La visite “historique” du couple royale en République démocratique du Congo “a permis de souligner la richesse de la relation entre nos deux pays”, a estimé en fin de mission le secrétaire d’État en charge de la Politique scientifique, Thomas Dermine, lors d’une interview accordée à l’agence Belga.

“Une page importante est en train de se tourner”, analyse M. Dermine. “Avec la restitution d’œuvres spoliées lors de la période coloniale, de la dépouille de Patrice Lumumba ou encore la commission d’enquête au Parlement. Il y a une forme d’introspection qui montre que la Belgique n’a pas peur de regarder ce passé colonial, y compris avec ses zones d’ombre qui ont été reconnues dans le discours très important du roi Philippe à Kinshasa. Mais comme l’a souligné le président congolais, il faut aujourd’hui regarder vers l’avenir, construire le futur à travers des relations commerciales fortes, la coopération technique au développement et le rôle que peut jouer la Belgique dans le contexte sécuritaire extrêmement tendu à l’est du Congo.”

Et les excuses?
Pour le secrétaire d’État, la question des éventuelles excuses du souverain est importante, mais pas prépondérante. “Ce qu’on voit ici, c’est que ces questions sémantiques pèsent relativement peu par rapport à la manière dont on construit l’avenir de la jeunesse dans ce pays, aux impératifs du quotidien”, commente-t-il.

Thomas Dermine, qui a accompagné le couple royal de Kinshasa à Bukavu en passant par Lubumbashi, a noté “l’attachement phénoménal du Congo à la Belgique”. “On a vu des manifestations le long des routes, dans les stades, les universités… Partout où le Roi est passé il était accompagné d’une mobilisation très importante. Cela montre que ce sentiment, qui résulte de notre passé commun, existe encore. Cela doit nous encourager à entretenir cette relation privilégiée”, préconise-t-il.

Le “Congo est et restera le premier bénéficiaire de l’aide belge”, assure le secrétaire d’État. Pour autant, il ne faut pas “être aveugle” sur les progrès qui doivent être accomplis en RDC, en matière de gouvernance, de climat des affaires, de sécurité juridique ou encore de lutte contre l’économie informelle. Et ce, “pour offrir des possibilités d’émancipation à la jeunesse congolaise”.

Remise du masque, tout un symbole
En matière de sécurité, la visite du couple royal dans l’est du pays, dans un contexte sécuritaire actuel, montre que cette question est “au cœur des préoccupations de la Belgique”, note-t-il encore. Le principal aspect de la visite relevant des compétences de M. Dermine a été la remise d’un masque au Musée national de Kinshasa. “C’est une première étape, en matière de restitution, qui visait à démontrer tout le sérieux de la Belgique sur cette question”, se félicite-t-il.

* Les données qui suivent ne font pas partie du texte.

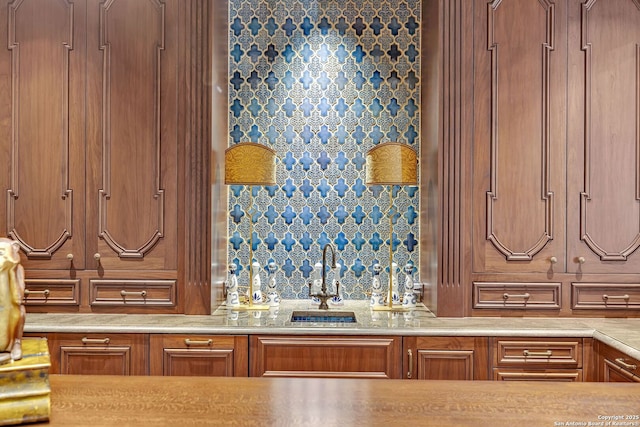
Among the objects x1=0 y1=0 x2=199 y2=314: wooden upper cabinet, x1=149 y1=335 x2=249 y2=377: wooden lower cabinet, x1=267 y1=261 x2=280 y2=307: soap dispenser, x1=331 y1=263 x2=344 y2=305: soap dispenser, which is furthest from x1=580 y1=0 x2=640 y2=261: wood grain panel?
x1=0 y1=0 x2=199 y2=314: wooden upper cabinet

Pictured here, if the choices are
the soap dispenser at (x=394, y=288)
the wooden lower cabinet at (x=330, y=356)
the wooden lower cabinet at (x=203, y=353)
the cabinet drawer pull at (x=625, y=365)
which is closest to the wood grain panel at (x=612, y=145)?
the cabinet drawer pull at (x=625, y=365)

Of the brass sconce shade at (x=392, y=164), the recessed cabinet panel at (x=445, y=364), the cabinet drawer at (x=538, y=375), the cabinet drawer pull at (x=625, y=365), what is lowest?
the cabinet drawer at (x=538, y=375)

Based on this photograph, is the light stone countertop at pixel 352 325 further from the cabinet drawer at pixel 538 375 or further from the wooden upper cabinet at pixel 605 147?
the wooden upper cabinet at pixel 605 147

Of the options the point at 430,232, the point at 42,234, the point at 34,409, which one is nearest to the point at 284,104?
the point at 430,232

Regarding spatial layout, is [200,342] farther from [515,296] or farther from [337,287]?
[515,296]

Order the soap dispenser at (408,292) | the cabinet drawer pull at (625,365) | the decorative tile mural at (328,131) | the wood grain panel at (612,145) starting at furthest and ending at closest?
1. the decorative tile mural at (328,131)
2. the soap dispenser at (408,292)
3. the wood grain panel at (612,145)
4. the cabinet drawer pull at (625,365)

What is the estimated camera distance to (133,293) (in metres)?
3.05

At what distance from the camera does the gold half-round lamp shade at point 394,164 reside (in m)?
3.07

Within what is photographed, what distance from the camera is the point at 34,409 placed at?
3.60 feet

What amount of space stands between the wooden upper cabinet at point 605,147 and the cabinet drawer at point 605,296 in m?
0.15

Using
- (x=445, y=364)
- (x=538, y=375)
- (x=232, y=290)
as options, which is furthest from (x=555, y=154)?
(x=232, y=290)

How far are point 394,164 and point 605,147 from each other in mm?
1141

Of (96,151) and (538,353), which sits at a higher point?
(96,151)

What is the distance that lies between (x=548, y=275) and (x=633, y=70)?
1.20 meters
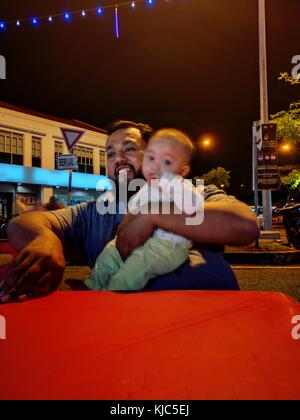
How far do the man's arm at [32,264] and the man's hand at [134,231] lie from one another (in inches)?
8.9

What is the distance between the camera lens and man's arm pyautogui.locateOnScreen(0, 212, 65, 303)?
1156 millimetres

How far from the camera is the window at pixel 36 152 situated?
2352 centimetres

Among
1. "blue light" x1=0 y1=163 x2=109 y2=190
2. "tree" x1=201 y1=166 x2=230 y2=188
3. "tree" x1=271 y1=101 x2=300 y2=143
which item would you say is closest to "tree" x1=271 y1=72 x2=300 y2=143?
"tree" x1=271 y1=101 x2=300 y2=143

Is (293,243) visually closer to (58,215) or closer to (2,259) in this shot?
(2,259)

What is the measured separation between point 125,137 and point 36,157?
23091mm

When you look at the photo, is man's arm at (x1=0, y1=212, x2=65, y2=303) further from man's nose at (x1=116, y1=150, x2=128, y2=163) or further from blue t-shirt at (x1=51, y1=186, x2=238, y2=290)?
man's nose at (x1=116, y1=150, x2=128, y2=163)

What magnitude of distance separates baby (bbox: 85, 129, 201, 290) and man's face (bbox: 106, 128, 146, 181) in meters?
0.24

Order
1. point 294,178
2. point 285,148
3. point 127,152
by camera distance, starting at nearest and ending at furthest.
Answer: point 127,152
point 294,178
point 285,148

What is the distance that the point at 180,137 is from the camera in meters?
1.59

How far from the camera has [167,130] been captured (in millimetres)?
1635

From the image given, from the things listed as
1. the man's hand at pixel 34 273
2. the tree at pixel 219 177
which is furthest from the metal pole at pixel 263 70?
the tree at pixel 219 177

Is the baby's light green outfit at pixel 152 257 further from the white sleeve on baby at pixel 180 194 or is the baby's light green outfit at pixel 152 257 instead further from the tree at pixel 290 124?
the tree at pixel 290 124

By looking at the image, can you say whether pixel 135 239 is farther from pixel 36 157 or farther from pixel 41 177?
pixel 36 157

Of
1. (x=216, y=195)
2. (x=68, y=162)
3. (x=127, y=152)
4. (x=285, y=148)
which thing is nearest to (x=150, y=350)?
(x=216, y=195)
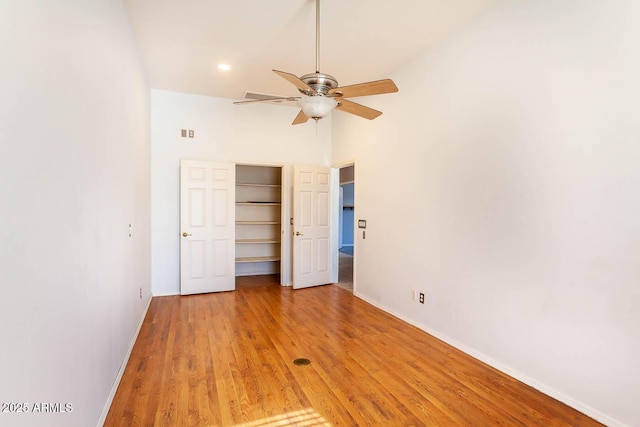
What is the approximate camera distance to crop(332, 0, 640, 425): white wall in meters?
2.12

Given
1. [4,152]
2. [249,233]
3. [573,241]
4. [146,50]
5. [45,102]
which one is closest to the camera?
[4,152]

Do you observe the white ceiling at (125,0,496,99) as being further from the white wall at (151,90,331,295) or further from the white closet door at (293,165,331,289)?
the white closet door at (293,165,331,289)

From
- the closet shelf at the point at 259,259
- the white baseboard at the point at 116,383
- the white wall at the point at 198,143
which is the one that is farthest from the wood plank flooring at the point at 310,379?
the closet shelf at the point at 259,259

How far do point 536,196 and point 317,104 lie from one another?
1836mm

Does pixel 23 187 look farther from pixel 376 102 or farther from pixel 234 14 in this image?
pixel 376 102

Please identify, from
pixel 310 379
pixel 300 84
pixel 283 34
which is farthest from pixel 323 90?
pixel 310 379

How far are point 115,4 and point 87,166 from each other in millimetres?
1508

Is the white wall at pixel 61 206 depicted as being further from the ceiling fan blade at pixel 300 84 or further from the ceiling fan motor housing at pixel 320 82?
the ceiling fan motor housing at pixel 320 82

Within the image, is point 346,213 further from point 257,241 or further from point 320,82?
point 320,82

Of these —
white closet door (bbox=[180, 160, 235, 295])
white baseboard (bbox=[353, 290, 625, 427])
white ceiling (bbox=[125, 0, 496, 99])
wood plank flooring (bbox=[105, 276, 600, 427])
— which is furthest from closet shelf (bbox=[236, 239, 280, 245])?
white baseboard (bbox=[353, 290, 625, 427])

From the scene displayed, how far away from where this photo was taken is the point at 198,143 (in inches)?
210

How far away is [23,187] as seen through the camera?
1140mm

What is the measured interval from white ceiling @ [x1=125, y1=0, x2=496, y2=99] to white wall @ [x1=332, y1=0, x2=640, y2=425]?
384mm

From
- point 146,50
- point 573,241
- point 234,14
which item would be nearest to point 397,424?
point 573,241
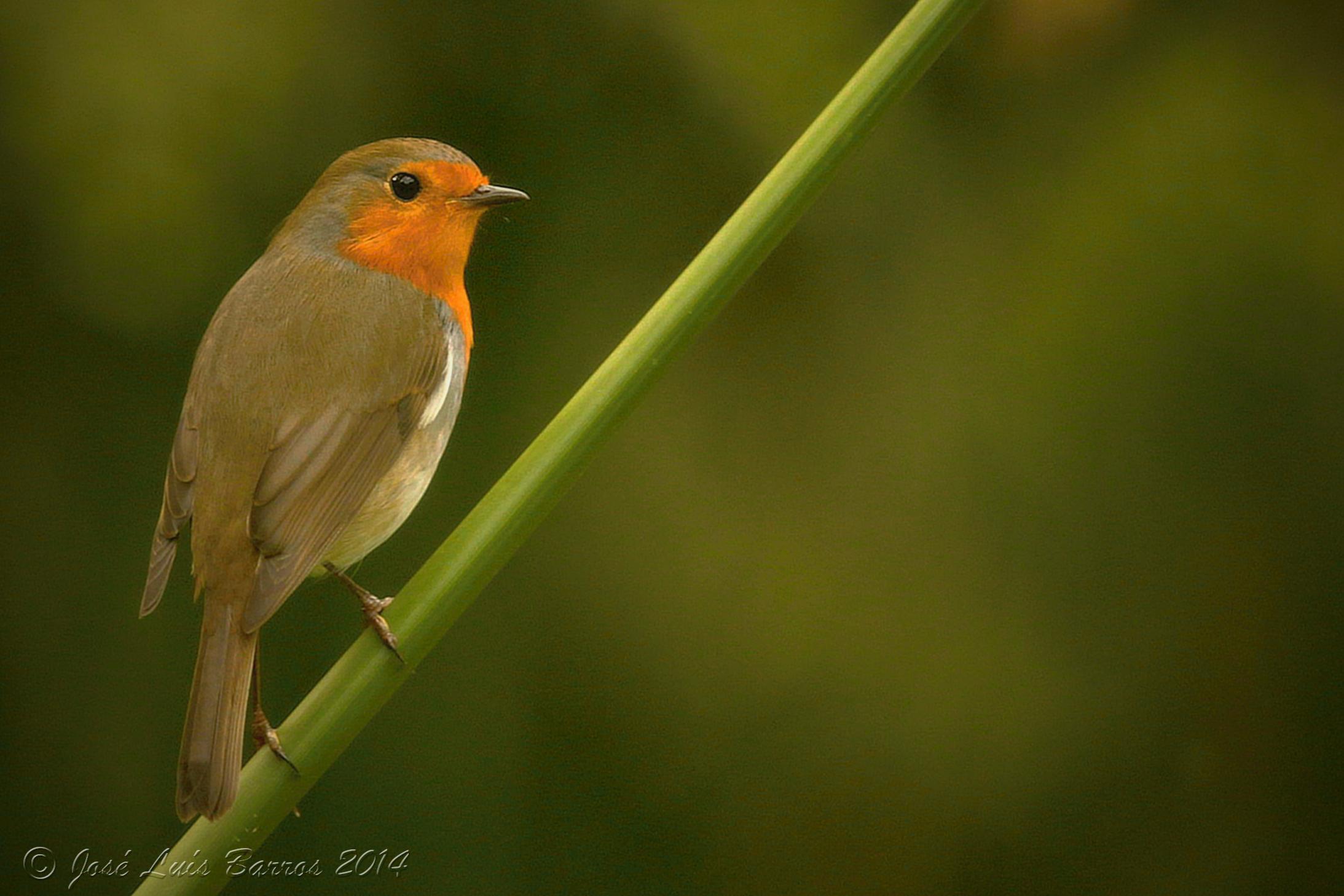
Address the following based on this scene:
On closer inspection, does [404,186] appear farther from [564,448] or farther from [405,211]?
[564,448]

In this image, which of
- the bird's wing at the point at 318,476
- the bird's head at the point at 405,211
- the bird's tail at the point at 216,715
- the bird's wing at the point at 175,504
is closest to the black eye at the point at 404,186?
the bird's head at the point at 405,211

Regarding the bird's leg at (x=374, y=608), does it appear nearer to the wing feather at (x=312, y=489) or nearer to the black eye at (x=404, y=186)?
the wing feather at (x=312, y=489)

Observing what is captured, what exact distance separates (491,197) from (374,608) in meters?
0.29

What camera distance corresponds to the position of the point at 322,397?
850mm

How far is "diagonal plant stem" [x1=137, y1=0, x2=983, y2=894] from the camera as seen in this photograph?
630 mm

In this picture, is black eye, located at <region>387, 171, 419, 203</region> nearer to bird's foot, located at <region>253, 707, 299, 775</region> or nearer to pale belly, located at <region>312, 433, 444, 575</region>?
pale belly, located at <region>312, 433, 444, 575</region>

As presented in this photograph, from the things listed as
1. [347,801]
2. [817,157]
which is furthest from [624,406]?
[347,801]

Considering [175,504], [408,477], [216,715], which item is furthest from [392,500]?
[216,715]

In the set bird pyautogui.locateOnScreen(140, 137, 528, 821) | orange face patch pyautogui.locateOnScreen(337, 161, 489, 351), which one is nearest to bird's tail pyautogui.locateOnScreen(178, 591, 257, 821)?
bird pyautogui.locateOnScreen(140, 137, 528, 821)

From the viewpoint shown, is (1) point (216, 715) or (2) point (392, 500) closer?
(1) point (216, 715)

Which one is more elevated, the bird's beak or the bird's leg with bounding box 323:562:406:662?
the bird's beak

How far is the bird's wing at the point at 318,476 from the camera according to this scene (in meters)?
0.77

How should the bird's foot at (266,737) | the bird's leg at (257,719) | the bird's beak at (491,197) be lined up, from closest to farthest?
the bird's foot at (266,737) → the bird's leg at (257,719) → the bird's beak at (491,197)

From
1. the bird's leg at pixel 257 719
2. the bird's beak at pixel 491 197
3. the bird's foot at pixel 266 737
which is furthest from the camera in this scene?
the bird's beak at pixel 491 197
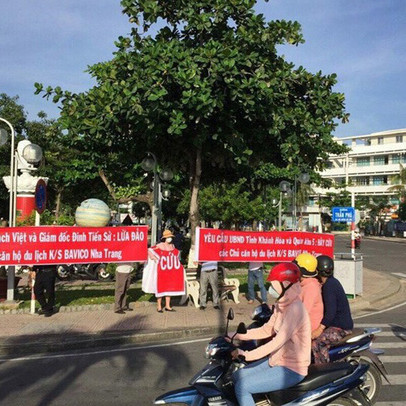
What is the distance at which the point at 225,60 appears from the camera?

Trentenaire, le secrétaire d’État estime que “les générations jouent un rôle” dans le réchauffement de la relation belgo-congolaise. “Plus on a de distance temporelle avec la colonisation, plus on peut être critique à cet égard, il y a moins de lien émotionnel. Seul un ministre du gouvernement actuel a, à peine, connu l’époque de la colonisation. Tandis que du côté congolais, le président Tshisekedi est né après l’indépendance. La plupart de nos interlocuteurs sont nés dans les années 70 ou 80, ils ont donc une relation tout à fait différente avec la Belgique de ceux qui ont connu la période coloniale.”

“Le parrain avec qui on s’est réconciliés”
“L’avenir que nous incarnons est plus important que le passé”, confirme le porte-parole du gouvernement congolais, Patrick Muyaya. “La Belgique, c’est spécial pour nous, ce sont nos oncles qui ont co-créé le Congo, le parrain avec lequel on s’est réconciliés. C’est notre porte d’entrée dans la diplomatie internationale, nous devons donc avoir des rapports moins clivants que ceux que nous avons eus par le passé. Mais les besoins du Congo sont énormes, la coopération ne réglera pas tous nos problèmes.”

Le ministre congolais relève aussi qu'”un grand pas a été franchi avec les mots lourds du Roi, la remise du masque ou encore la décoration du caporal Kunyuku. C’est une reconnaissance de notre passé commun, cela donne l’importance qu’il faut.”

D’ici quelques jours, le retour des reliques de Lumumba, “ce sera la consécration” qui viendra conclure une séquence de quatre mois durant laquelle il s’est passé “plus de choses que durant les 10 années précédentes”, s’enthousiasme M. Muyaya. “Avec la visite, cela vient panser des plaies tout en ouvrant de nouvelles perspectives pour l’avenir.”